→ YOUR GOAL:
What you return should be every line below, word for word, and none of the images.

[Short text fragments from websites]
====

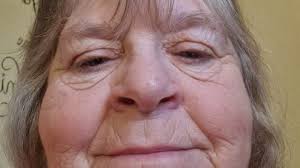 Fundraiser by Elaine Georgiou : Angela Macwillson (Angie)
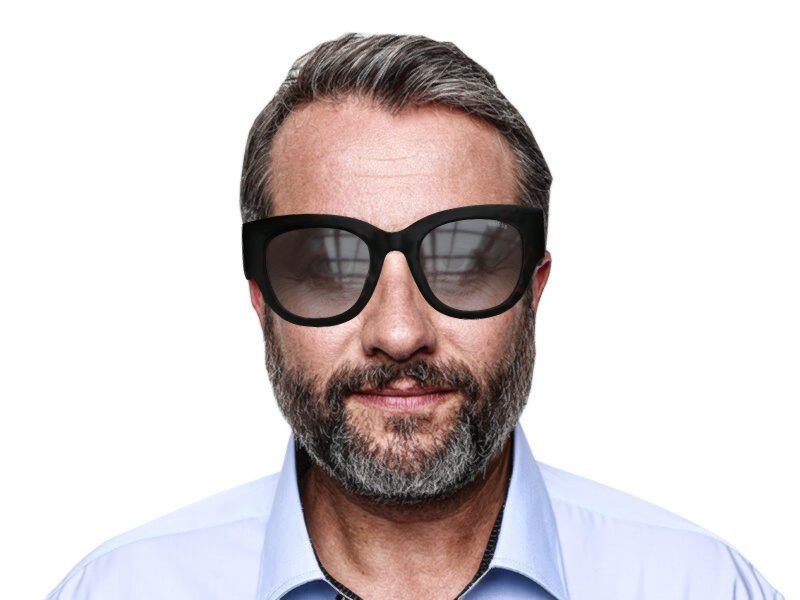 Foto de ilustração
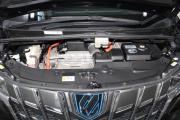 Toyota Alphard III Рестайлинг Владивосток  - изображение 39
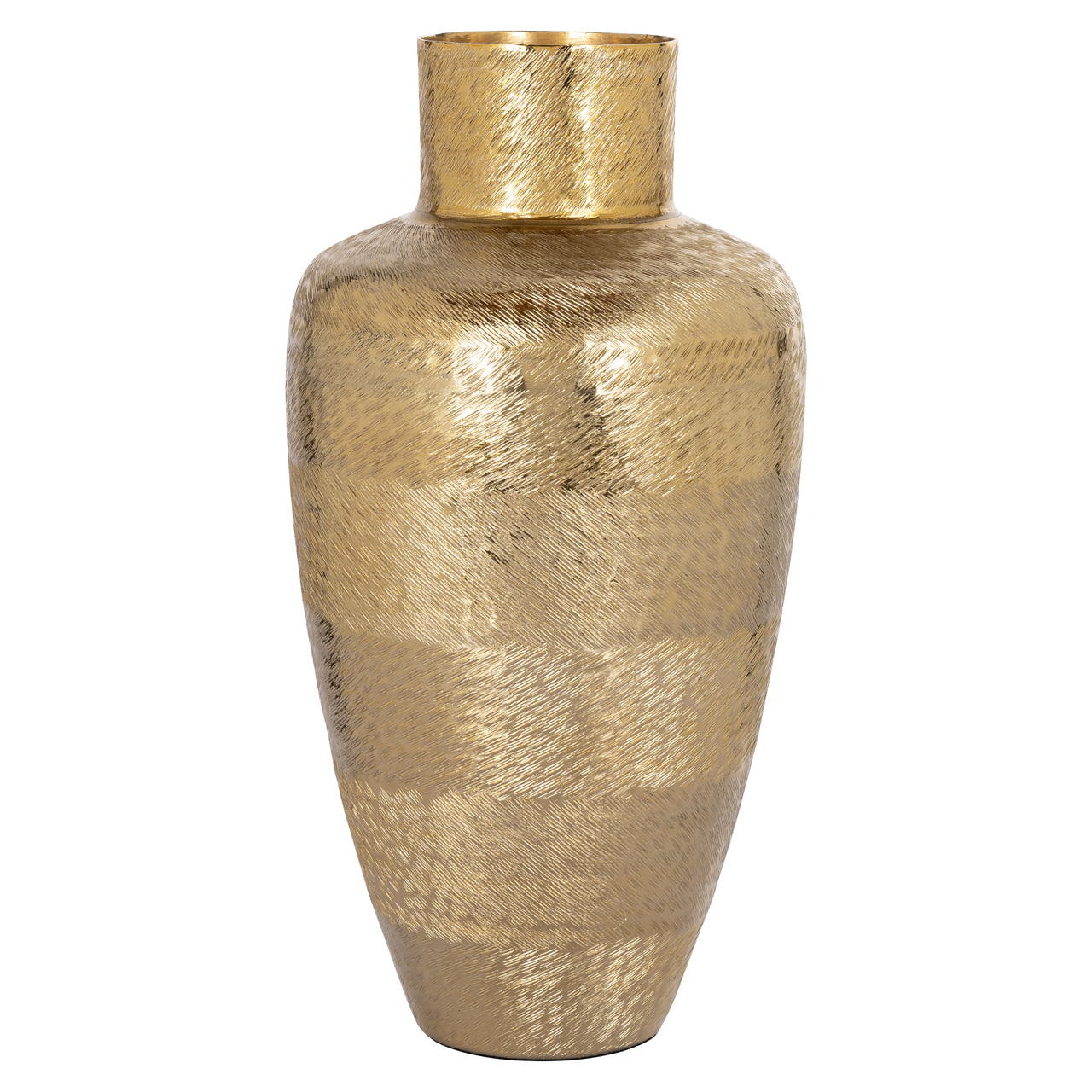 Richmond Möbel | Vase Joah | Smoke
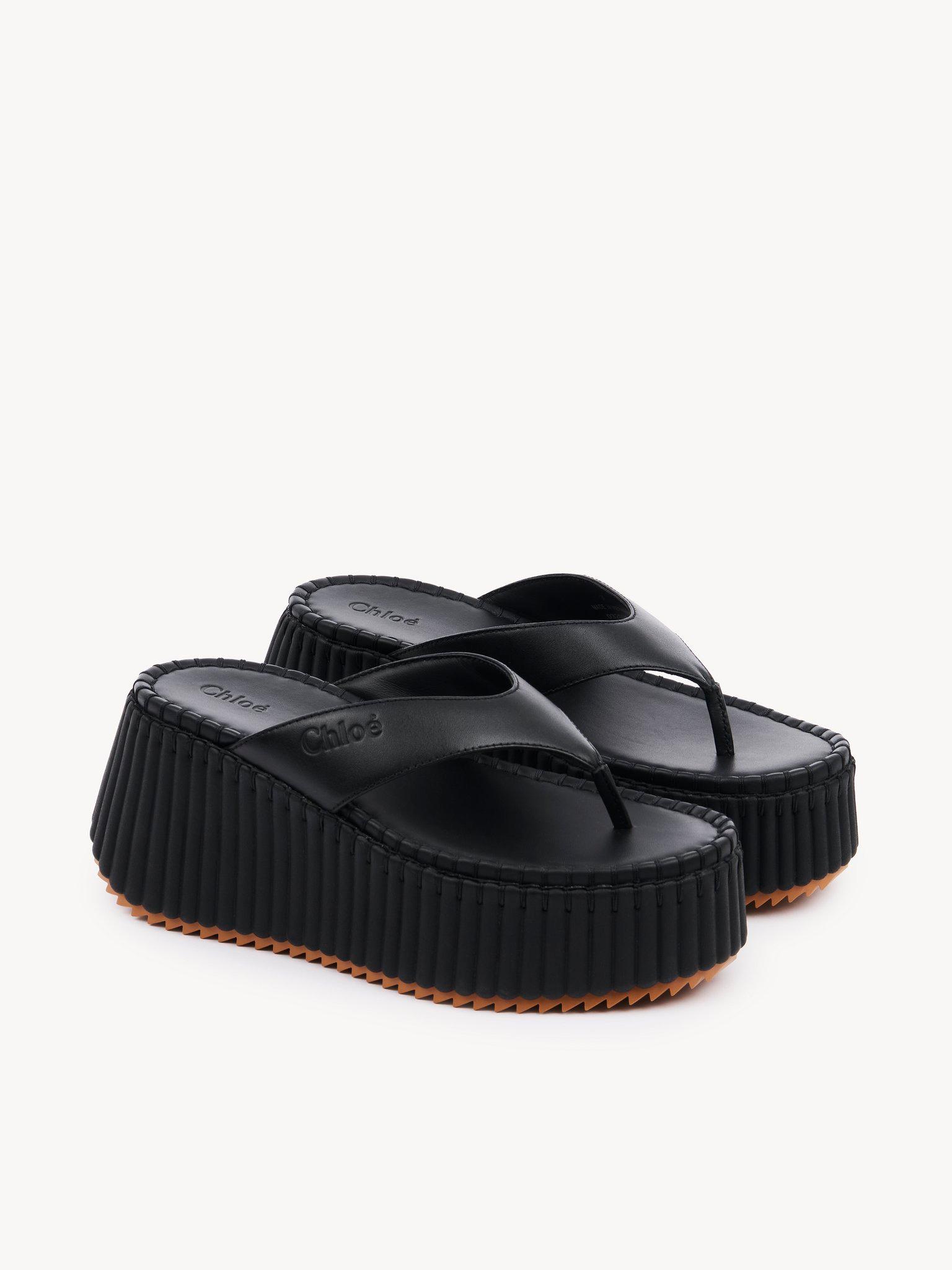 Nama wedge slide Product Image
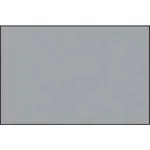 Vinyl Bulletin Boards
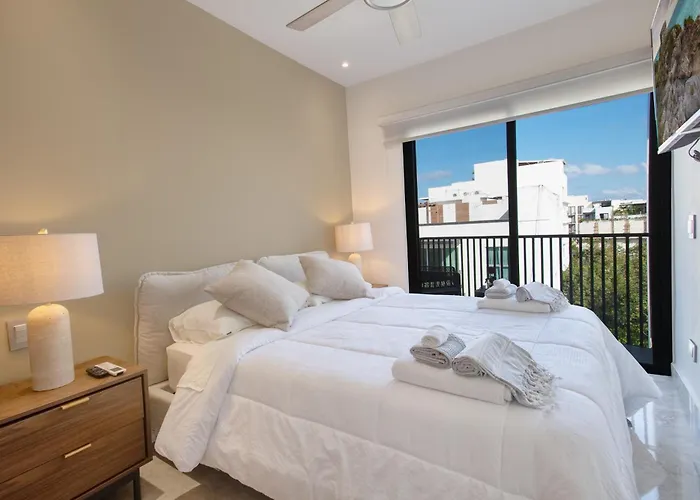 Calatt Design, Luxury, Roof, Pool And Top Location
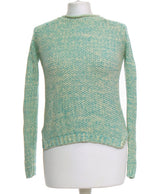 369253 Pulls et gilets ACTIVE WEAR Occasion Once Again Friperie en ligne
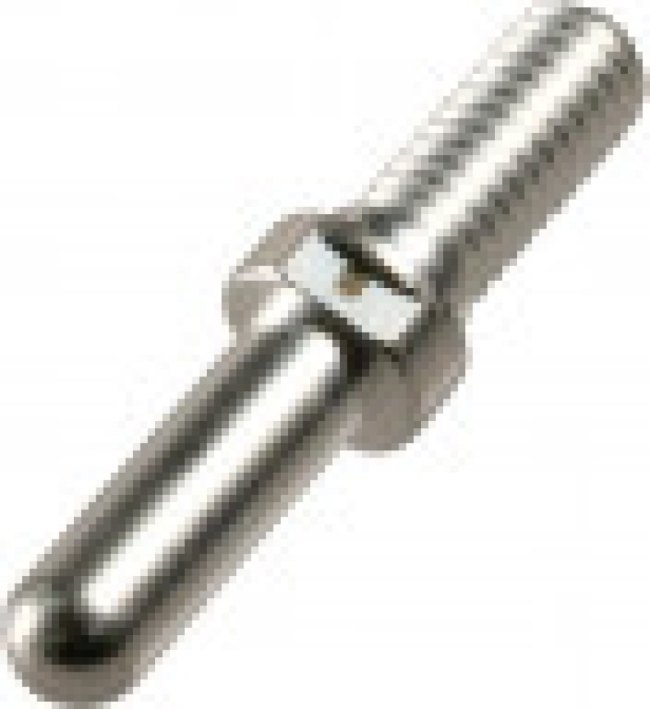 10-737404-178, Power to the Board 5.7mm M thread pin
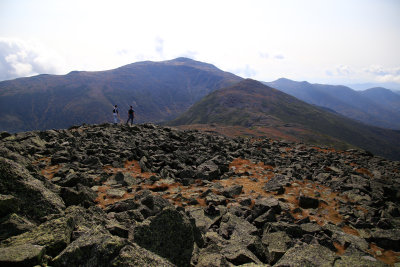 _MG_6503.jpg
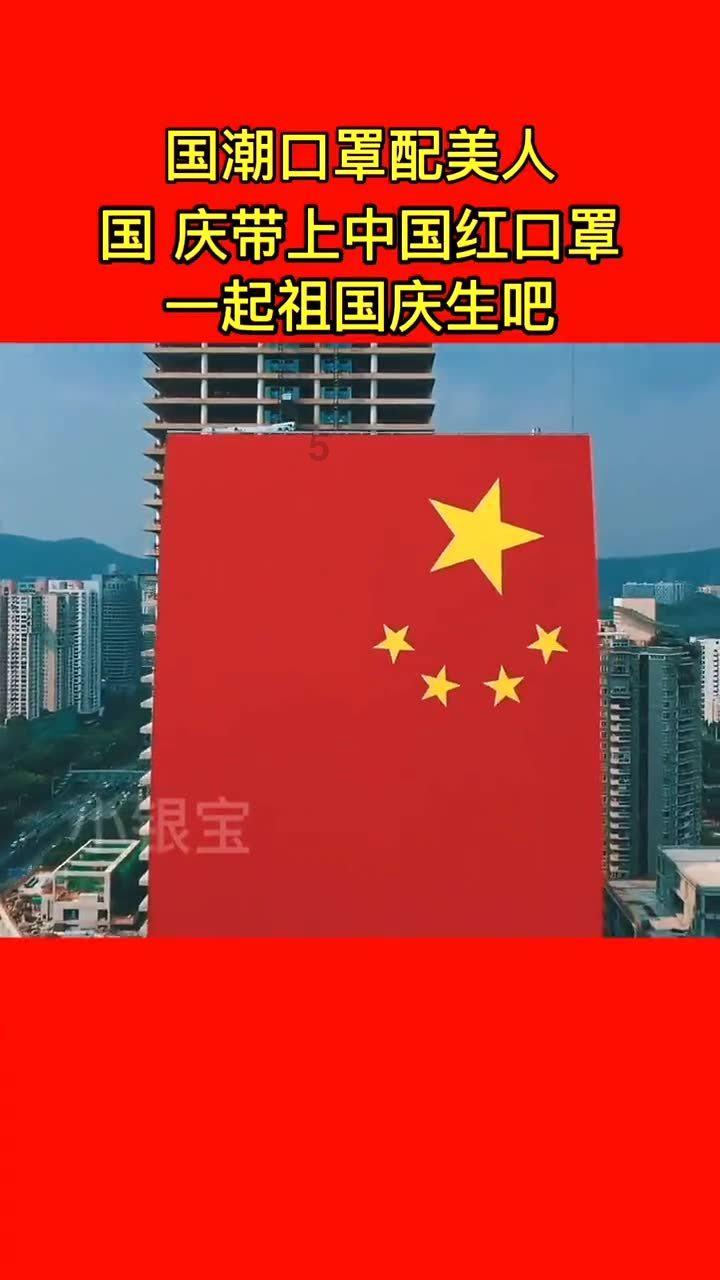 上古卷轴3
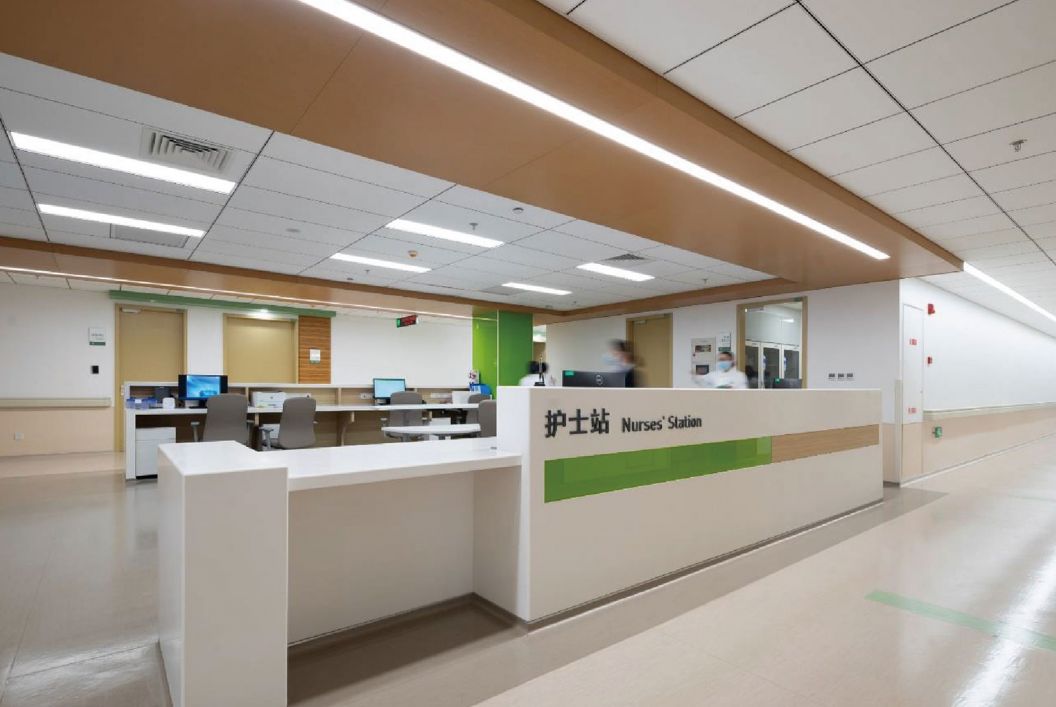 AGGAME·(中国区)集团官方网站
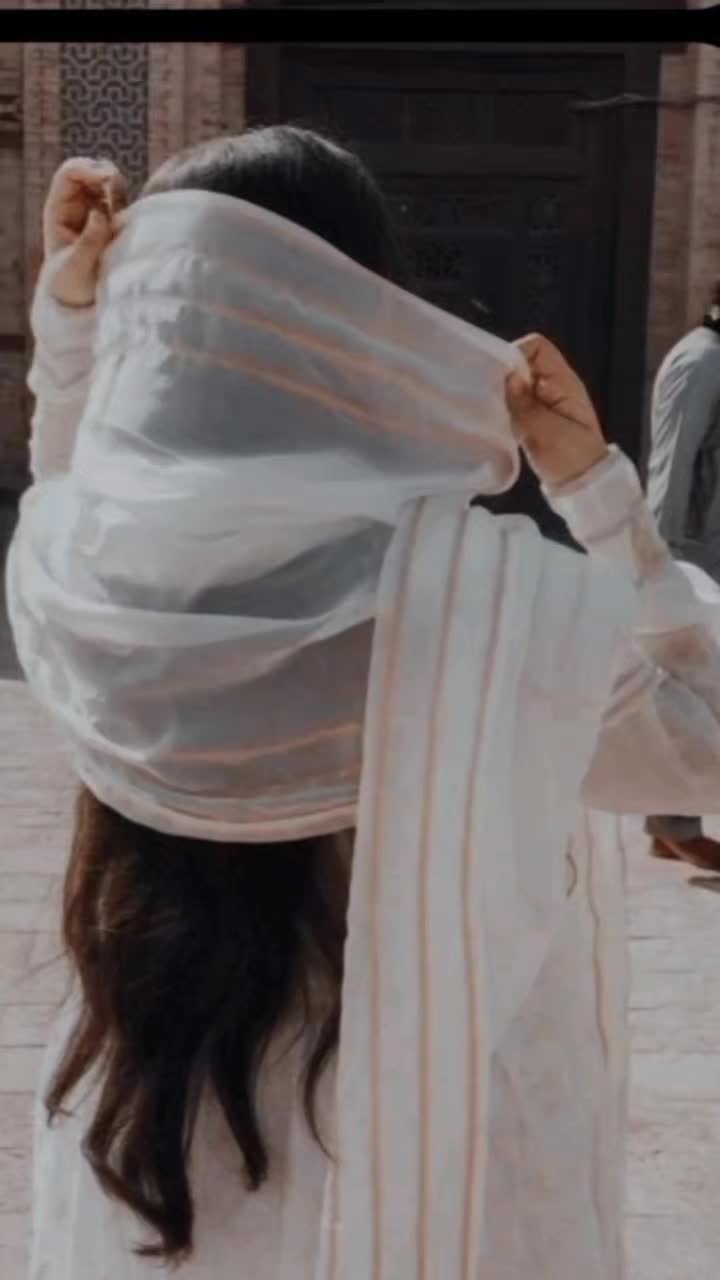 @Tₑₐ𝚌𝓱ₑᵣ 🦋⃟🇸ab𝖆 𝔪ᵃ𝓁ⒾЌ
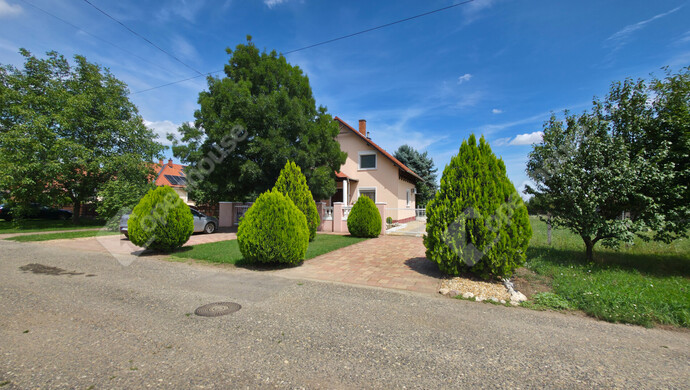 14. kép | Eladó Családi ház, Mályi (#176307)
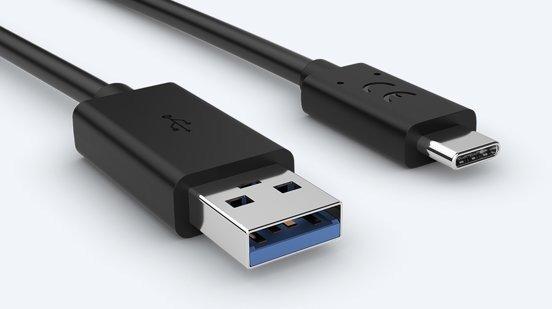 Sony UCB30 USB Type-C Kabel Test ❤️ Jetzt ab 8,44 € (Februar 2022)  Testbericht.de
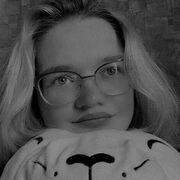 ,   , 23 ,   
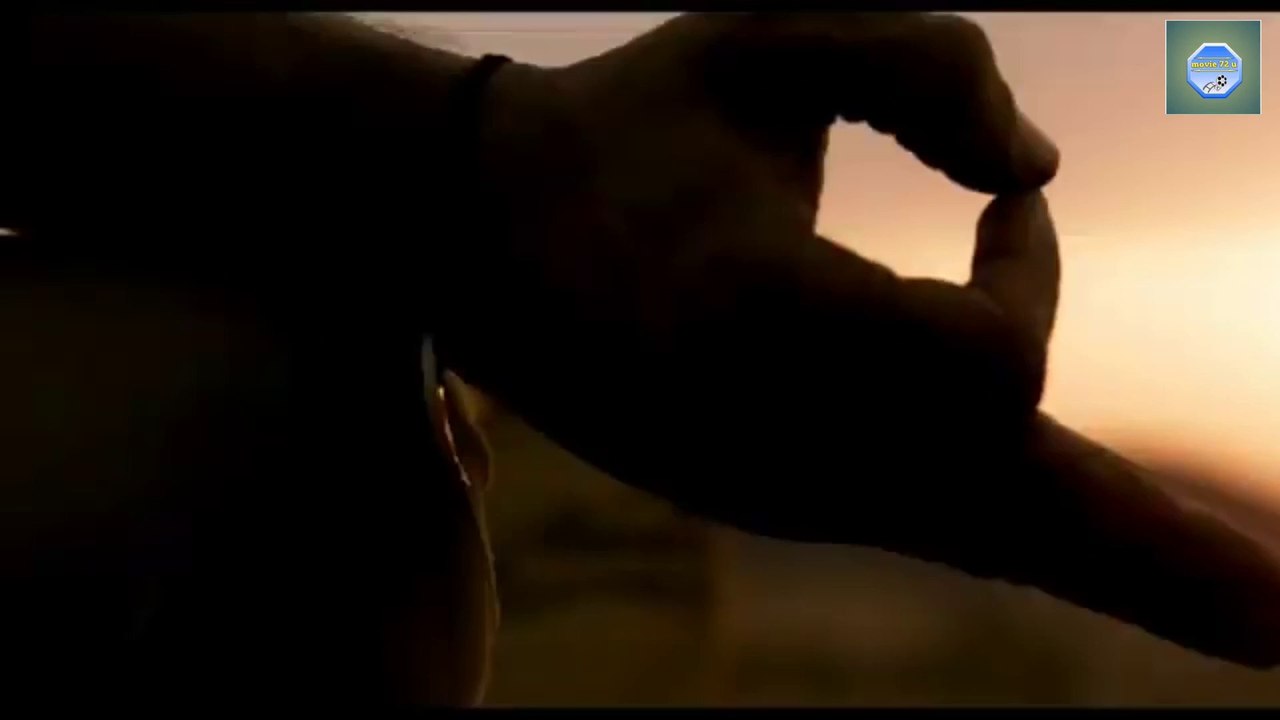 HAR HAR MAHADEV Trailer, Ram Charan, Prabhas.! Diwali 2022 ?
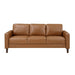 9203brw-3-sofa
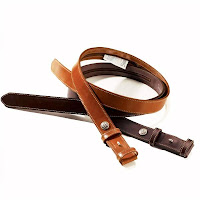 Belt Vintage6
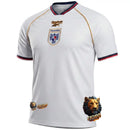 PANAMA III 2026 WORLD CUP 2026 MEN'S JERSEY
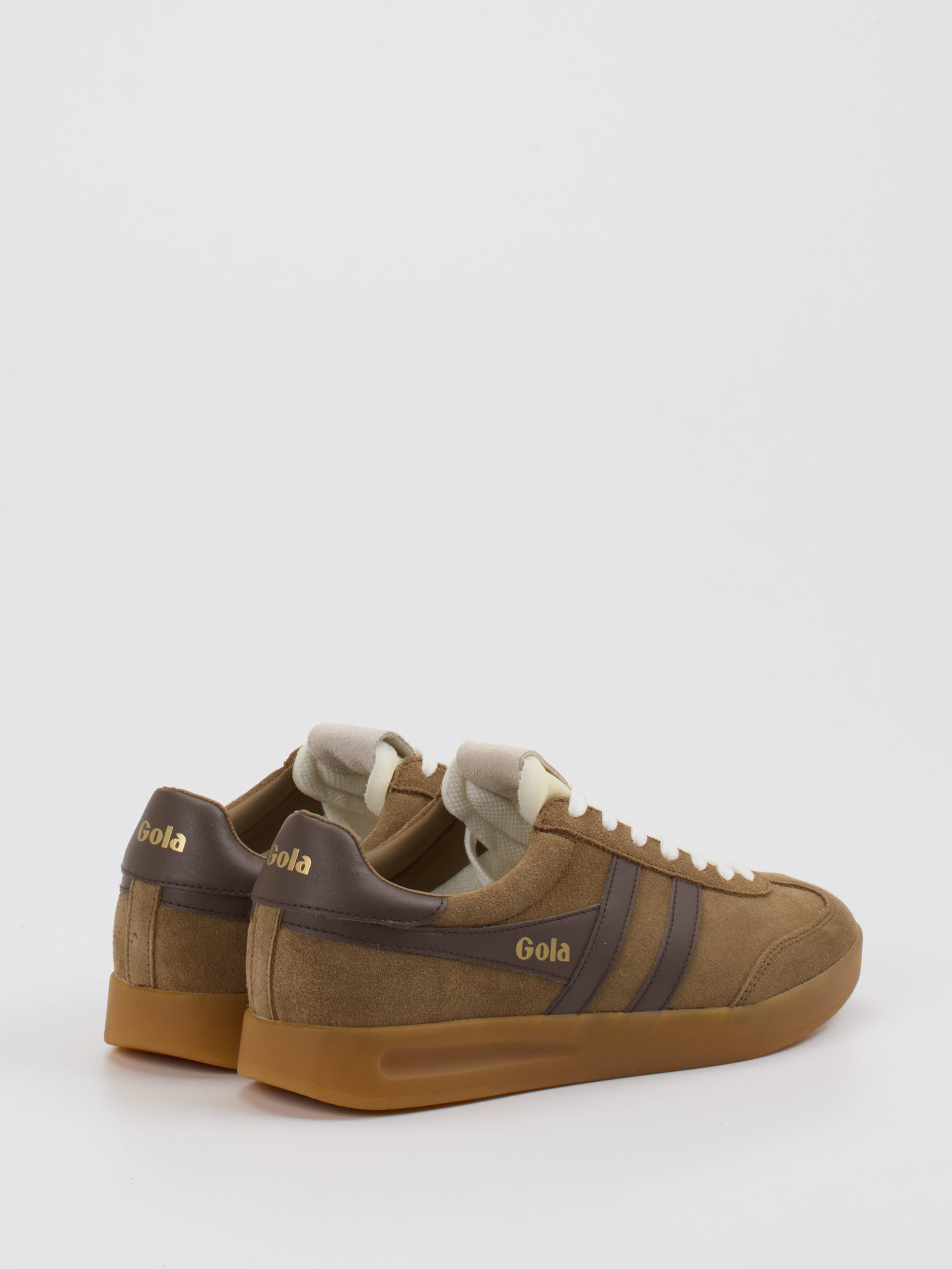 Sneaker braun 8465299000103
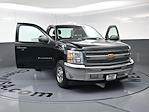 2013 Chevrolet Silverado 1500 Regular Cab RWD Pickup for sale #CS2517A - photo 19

====

→ ANSWER SPACE:
 Fundraiser by Elaine Georgiou : Angela Macwillson (Angie)
 Foto de ilustração
 Toyota Alphard III Рестайлинг Владивосток  - изображение 39
 Richmond Möbel | Vase Joah | Smoke
 Nama wedge slide Product Image
 Vinyl Bulletin Boards
 Calatt Design, Luxury, Roof, Pool And Top Location
 369253 Pulls et gilets ACTIVE WEAR Occasion Once Again Friperie en ligne
 10-737404-178, Power to the Board 5.7mm M thread pin
 _MG_6503.jpg
 上古卷轴3
 AGGAME·(中国区)集团官方网站
 @Tₑₐ𝚌𝓱ₑᵣ 🦋⃟🇸ab𝖆 𝔪ᵃ𝓁ⒾЌ
 14. kép | Eladó Családi ház, Mályi (#176307)
 Sony UCB30 USB Type-C Kabel Test ❤️ Jetzt ab 8,44 € (Februar 2022)  Testbericht.de
 ,   , 23 ,   
 HAR HAR MAHADEV Trailer, Ram Charan, Prabhas.! Diwali 2022 ?
 9203brw-3-sofa
 Belt Vintage6
 PANAMA III 2026 WORLD CUP 2026 MEN'S JERSEY
 Sneaker braun 8465299000103
 2013 Chevrolet Silverado 1500 Regular Cab RWD Pickup for sale #CS2517A - photo 19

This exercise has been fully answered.